Oleh: Tri Handoyo
Agama yang intinya adalah pengejawantahan sifat Ar Rahman dan Ar Rahim Tuhan, sifat maha pengasih dan maha pemurah Tuhan di muka bumi ini, telah dimanipulasi. Kemudian yang tampak lebih menonjol adalah kebencian, kemurkaan, keberingasan dan kebrutalan.
Agama yang sejatinya menjadi rahmat bagi alam semesta, di tangan sekelompok manipulator, berubah menjadi rahmat hanya bagi kelompoknya. Agama dijadikan semacam alat sah untuk mengancam, meneror, mengintimidasi dan membantai sesamanya.
Kelompok agamawan yang demikian pernah dikaji oleh seorang peneliti, Charless Kimball, Â yang menulis beberapa ciri agamawan yang justru bisa mengakibatkan kehancuran bagi umat manusia.
Di dalam bukunya yang berjudul "When Religion Become Evils" (Manakala agama menjadi jahat), ciri-ciri tersebut antara lain; pemimpin agama yang mengajarkan untuk menggenggam kebenaran mutlak dan tunggal, menganggap di luar kelompoknya adalah sesat dan boleh diperangi, mewajibkan ketaatan buta sehingga keyakinannya layak dibela dengan berkorban nyawa, menghalalkan perang demi kepentingan politik merebut kekuasaan, melegalkan memanipulasi ayat-ayat suci demi meraih ambisi.
Namun demikian, semua itu hanya akan mudah diterapkan kepada mereka yang beragama secara emosional, tekstual, dan cenderung menanggalkan akal.

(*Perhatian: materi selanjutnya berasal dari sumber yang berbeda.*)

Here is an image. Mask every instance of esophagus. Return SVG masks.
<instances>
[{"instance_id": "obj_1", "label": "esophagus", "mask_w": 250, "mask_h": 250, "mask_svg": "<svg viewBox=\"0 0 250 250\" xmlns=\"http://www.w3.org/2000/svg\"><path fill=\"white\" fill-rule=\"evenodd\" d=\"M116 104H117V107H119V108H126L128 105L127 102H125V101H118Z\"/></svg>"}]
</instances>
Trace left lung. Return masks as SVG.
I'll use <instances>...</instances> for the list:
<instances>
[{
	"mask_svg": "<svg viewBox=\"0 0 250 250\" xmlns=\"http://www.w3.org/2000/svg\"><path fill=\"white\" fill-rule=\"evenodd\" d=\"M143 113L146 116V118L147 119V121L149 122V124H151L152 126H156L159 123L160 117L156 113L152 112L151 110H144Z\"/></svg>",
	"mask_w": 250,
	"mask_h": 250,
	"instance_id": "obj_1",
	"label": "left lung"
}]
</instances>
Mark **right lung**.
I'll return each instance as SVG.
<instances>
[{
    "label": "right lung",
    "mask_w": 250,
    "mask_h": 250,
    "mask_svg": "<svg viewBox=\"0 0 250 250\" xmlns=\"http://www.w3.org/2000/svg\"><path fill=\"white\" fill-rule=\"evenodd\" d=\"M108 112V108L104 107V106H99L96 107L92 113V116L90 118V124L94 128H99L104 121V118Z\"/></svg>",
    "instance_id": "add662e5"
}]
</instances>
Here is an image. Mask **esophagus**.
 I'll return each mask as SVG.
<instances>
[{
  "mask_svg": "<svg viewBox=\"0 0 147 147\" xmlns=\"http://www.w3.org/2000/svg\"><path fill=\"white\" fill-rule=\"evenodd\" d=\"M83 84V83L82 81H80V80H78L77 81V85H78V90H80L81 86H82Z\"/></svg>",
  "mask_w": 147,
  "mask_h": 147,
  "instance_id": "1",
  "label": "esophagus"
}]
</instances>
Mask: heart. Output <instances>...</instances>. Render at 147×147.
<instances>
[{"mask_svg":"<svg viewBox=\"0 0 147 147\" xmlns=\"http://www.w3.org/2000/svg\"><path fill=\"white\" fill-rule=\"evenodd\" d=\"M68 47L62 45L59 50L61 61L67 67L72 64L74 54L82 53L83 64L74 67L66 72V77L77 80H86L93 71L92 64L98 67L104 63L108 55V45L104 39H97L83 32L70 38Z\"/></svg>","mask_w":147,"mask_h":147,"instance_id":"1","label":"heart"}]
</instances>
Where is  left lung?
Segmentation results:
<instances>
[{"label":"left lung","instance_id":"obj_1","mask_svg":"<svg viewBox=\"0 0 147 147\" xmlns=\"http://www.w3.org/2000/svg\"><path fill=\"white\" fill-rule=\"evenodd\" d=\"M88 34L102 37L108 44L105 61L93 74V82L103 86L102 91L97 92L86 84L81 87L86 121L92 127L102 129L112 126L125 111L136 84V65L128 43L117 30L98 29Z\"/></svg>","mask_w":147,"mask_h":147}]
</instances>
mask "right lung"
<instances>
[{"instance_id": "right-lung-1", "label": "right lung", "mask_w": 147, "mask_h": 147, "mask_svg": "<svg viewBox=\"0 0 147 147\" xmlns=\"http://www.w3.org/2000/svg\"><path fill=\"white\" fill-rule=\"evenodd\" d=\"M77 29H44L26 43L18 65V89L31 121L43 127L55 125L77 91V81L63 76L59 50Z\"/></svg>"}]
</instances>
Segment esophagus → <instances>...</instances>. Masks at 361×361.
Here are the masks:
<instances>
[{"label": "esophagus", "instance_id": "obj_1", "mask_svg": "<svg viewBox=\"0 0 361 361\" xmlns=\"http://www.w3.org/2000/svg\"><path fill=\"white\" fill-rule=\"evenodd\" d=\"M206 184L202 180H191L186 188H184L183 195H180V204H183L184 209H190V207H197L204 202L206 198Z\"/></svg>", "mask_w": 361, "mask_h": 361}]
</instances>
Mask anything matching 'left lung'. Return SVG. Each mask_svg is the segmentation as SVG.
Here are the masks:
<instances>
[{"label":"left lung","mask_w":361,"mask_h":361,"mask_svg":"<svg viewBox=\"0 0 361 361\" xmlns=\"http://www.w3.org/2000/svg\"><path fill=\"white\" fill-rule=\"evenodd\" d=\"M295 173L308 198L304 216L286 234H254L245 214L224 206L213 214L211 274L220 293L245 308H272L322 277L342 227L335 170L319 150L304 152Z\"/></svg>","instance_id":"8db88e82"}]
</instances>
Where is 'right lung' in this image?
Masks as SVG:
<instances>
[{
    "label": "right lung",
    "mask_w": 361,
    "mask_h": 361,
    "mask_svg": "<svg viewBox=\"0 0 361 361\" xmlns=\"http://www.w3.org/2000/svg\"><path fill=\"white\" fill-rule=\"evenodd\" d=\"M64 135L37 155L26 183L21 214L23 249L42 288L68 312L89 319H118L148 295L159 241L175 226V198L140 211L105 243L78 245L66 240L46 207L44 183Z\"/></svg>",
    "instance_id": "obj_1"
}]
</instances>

Mereka ini akan menolak kebenaran di luar keyakinannya.
Filsuf Jerman yang paling berpengaruh, Freidrich Nietzsche berpendapat, bahwa terkadang orang tidak ingin mendengar kebenaran, karena mereka tidak ingin halusinasi mereka dihancurkan.
Bagi orang yang selalu menolak kebenaran, Allah SWT memberikan perumpamaan di Al Quran Surat Yasin ayat 9, yang berbunyi, "Kami memasang penghalang di hadapan mereka dan di belakang mereka, sehingga Kami menutupi (pandangan) mereka. Mereka pun tidak dapat melihat."
Berkenaan dengan ayat tersebut, Ibnu Katsir menafsirkan bahwa Allah memberikan dinding yang menutupi mereka dari kebenaran sehingga membuat mereka berada dalam kesesatan. Mereka tidak dapat mengambil manfaat dari kebaikan dan tidak mendapatkan petunjuk untuk menempuh jalan kebaikan.
Hal itu dikarenakan sikap mereka yang menolak memperhatikan bukti-bukti kebenaran yang terhampar di alam semesta. Sikap yang membuat mereka merasa paling benar, sombong dan keras kepala.